State of Ohio v. Tamara Worlu
Case #C180689

Quote from Judge Crouse's Opinion:

Defendant-appellant Tamara Worlu was charged with felonious assault after hitting the victim in the face with a hammer, breaking his nose and leaving a three-inch gash above his eye. After considerable back and forth regarding her competence to stand trial, she was ultimately found to be competent, and pled guilty to and was convicted of one count of felonious assault.

Worlu has appealed, arguing in two assignments of error that the trial court erred in accepting her guilty plea because it was not knowingly, voluntarily, or intelligently made, and that the court’s imposition of a five-year prison sentence was not supported by the record and constitutes cruel and unusual punishment. For the reasons discussed below, we overrule Worlu’s assignments of error, and affirm the judgment of the trial court.

Jun Ma v. Cincinnati Children's Hospital Medical Center
Case #C180610

Quote from Judge Bergeron's Opinion:

This case turns on the meaning of the term “tenure,” a concept that the parties acknowledge is ambiguous on the record before us. Everyone agrees that the plaintiff-appellee, Jun Ma, a PhD researcher working at defendant-appellant Cincinnati Children’s Hospital Medical Center (“Children’s”) before his termination, received tenure, but no one can agree on exactly what that means. To Children’s, the term is essentially a formality that carries with it little more than prestige. To Dr. Ma, it entitles him to just cause protection from termination, with all the trappings of due process. The trial court granted Dr. Ma’s summary judgment motion for declaratory relief, and it ordered Children’s reinstate him, in addition to other remedies.

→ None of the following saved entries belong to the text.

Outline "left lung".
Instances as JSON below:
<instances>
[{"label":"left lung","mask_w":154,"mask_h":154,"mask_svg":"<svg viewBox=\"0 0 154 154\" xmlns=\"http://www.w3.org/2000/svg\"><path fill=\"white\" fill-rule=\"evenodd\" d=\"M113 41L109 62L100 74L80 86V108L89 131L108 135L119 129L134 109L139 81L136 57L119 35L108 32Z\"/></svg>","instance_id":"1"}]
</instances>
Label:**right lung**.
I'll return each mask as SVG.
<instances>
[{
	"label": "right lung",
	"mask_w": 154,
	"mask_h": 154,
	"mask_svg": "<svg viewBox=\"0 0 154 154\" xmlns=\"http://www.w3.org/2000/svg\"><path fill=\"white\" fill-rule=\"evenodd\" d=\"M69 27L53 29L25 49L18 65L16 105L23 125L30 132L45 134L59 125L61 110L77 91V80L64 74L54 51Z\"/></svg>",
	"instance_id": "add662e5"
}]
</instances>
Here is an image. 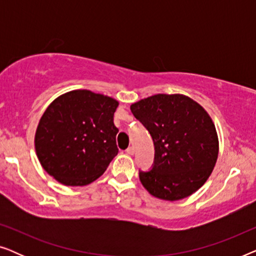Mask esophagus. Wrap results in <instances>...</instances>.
<instances>
[{
	"label": "esophagus",
	"mask_w": 256,
	"mask_h": 256,
	"mask_svg": "<svg viewBox=\"0 0 256 256\" xmlns=\"http://www.w3.org/2000/svg\"><path fill=\"white\" fill-rule=\"evenodd\" d=\"M126 152H127L128 155H134L135 150H134V148H132V146H129V148H127V150H126Z\"/></svg>",
	"instance_id": "esophagus-1"
}]
</instances>
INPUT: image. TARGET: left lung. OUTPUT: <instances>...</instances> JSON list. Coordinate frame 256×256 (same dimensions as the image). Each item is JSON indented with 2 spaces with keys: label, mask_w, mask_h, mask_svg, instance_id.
I'll use <instances>...</instances> for the list:
<instances>
[{
  "label": "left lung",
  "mask_w": 256,
  "mask_h": 256,
  "mask_svg": "<svg viewBox=\"0 0 256 256\" xmlns=\"http://www.w3.org/2000/svg\"><path fill=\"white\" fill-rule=\"evenodd\" d=\"M152 135L155 158L140 180L154 197L180 200L200 188L218 158V135L204 108L183 94H156L130 106Z\"/></svg>",
  "instance_id": "1"
}]
</instances>
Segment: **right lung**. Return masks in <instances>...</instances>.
I'll use <instances>...</instances> for the list:
<instances>
[{"instance_id": "add662e5", "label": "right lung", "mask_w": 256, "mask_h": 256, "mask_svg": "<svg viewBox=\"0 0 256 256\" xmlns=\"http://www.w3.org/2000/svg\"><path fill=\"white\" fill-rule=\"evenodd\" d=\"M113 98L87 90H71L52 101L34 135L38 160L46 172L68 186L99 178L118 155Z\"/></svg>"}]
</instances>
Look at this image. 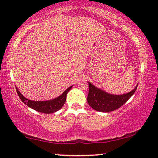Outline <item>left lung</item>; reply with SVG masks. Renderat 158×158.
Segmentation results:
<instances>
[{
	"label": "left lung",
	"instance_id": "obj_1",
	"mask_svg": "<svg viewBox=\"0 0 158 158\" xmlns=\"http://www.w3.org/2000/svg\"><path fill=\"white\" fill-rule=\"evenodd\" d=\"M89 92L87 101L88 104L96 111L101 112H109L118 109L124 104L137 90V85L135 89L127 94L122 95H113L108 94L88 82Z\"/></svg>",
	"mask_w": 158,
	"mask_h": 158
}]
</instances>
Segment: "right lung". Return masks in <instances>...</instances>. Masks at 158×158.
Returning <instances> with one entry per match:
<instances>
[{"instance_id": "1", "label": "right lung", "mask_w": 158, "mask_h": 158, "mask_svg": "<svg viewBox=\"0 0 158 158\" xmlns=\"http://www.w3.org/2000/svg\"><path fill=\"white\" fill-rule=\"evenodd\" d=\"M72 87L73 85L69 87L68 88H67V89L63 92V94H62L60 96H58L57 98L52 99V100L43 101H34L29 100L28 98H25V97L19 92V90L16 87V89L17 94H18L21 100L25 104H27L29 107L34 109L36 111L42 112V113L52 114L55 113L56 111H57L58 110H60L62 106H63V105L64 104L66 101L67 94H68L69 90L72 88Z\"/></svg>"}]
</instances>
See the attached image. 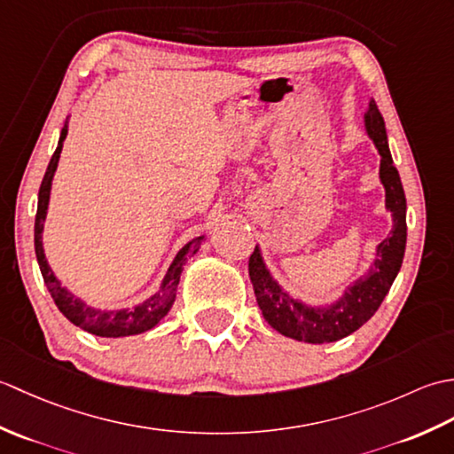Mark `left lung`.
I'll list each match as a JSON object with an SVG mask.
<instances>
[{
    "label": "left lung",
    "instance_id": "8db88e82",
    "mask_svg": "<svg viewBox=\"0 0 454 454\" xmlns=\"http://www.w3.org/2000/svg\"><path fill=\"white\" fill-rule=\"evenodd\" d=\"M364 130L380 153L379 176L384 191H387V210L394 222L388 238H384L376 246V257L369 271L347 286L337 301L310 306L296 301L275 281L263 262L259 246H255L252 257H249V278L254 283L255 298L263 317L273 330L291 337V340L304 343H332L351 335L379 310L402 267L408 236L406 195H403L400 173L394 168L387 127H384V119L374 99L369 101V109L364 113Z\"/></svg>",
    "mask_w": 454,
    "mask_h": 454
}]
</instances>
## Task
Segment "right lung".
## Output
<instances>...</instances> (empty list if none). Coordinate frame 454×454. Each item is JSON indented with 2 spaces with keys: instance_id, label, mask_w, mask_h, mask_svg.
I'll return each mask as SVG.
<instances>
[{
  "instance_id": "right-lung-1",
  "label": "right lung",
  "mask_w": 454,
  "mask_h": 454,
  "mask_svg": "<svg viewBox=\"0 0 454 454\" xmlns=\"http://www.w3.org/2000/svg\"><path fill=\"white\" fill-rule=\"evenodd\" d=\"M66 134H67V119L60 132L58 148L52 153L51 163H48L46 168L41 189H38V207H36V218H35V252H36L38 267H41V273L44 278V285L48 288V293H51L52 301L56 302L58 310H60L74 325L82 327L83 332H90L99 337H127V335L148 332L153 325H158V322L169 312V308L173 306V302H176L177 285L183 273V265H185V259L192 257L199 252L205 236L192 238L189 244H185L179 249L176 259H173L168 269L166 277H163L158 293L152 294L150 298H146V301L137 306L121 308V310H99V308H91L83 301H80L78 296H74L56 278L51 265L46 262L44 247H43V230H44V220H46L48 200H51L52 179L58 168V160H60Z\"/></svg>"
}]
</instances>
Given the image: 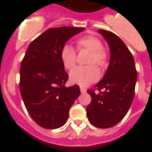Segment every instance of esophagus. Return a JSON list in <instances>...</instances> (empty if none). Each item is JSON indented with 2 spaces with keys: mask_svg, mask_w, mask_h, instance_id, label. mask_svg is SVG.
I'll return each mask as SVG.
<instances>
[{
  "mask_svg": "<svg viewBox=\"0 0 152 152\" xmlns=\"http://www.w3.org/2000/svg\"><path fill=\"white\" fill-rule=\"evenodd\" d=\"M80 91H81V93H85V92H86V89L84 87L82 86H80Z\"/></svg>",
  "mask_w": 152,
  "mask_h": 152,
  "instance_id": "obj_1",
  "label": "esophagus"
}]
</instances>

With the key contractual term ambiguous, that throws open the door to a consideration of extrinsic evidence. Based on the record before the trial court, we agree that Dr. Ma established an entitlement to declaratory relief that tenure at Children’s means just cause protection from termination, and we accordingly affirm that aspect of the trial court’s decision. But we go no further, and accordingly reverse the balance of the trial court’s judgment, remanding the matter for further proceedings.

State of Ohio v. Ayinde Khamsi, a.k.a. Ayinde Khamisi, Jelani Khamisi, Kimberly Khamisi, Kaia Khamisi
Case #C180434

Quote from Judge Winkler's Opinion:

Defendants-appellants Ayinde Khamsi, a.k.a. Ayinde Khamisi, Jelani Khamisi, Kimberly Khamisi, and Kaia Khamisi (collectively “the Khamisis”) appeal convictions for theft under former R.C. 2913.02(A)(3) and tampering with records under R.C. 2913.42(A)(1). Because they were tried together and have filed nearly identical briefs, we have sua sponte consolidated their appeals. We affirm their convictions.

Evidence presented at a jury trial showed that the Khamisis had engaged in schemes to steal real property from its rightful owners by filing fraudulent documents. The Khamisis justified their actions by claiming that the properties were abandoned and that they were in the process of establishing ownership through adverse possession.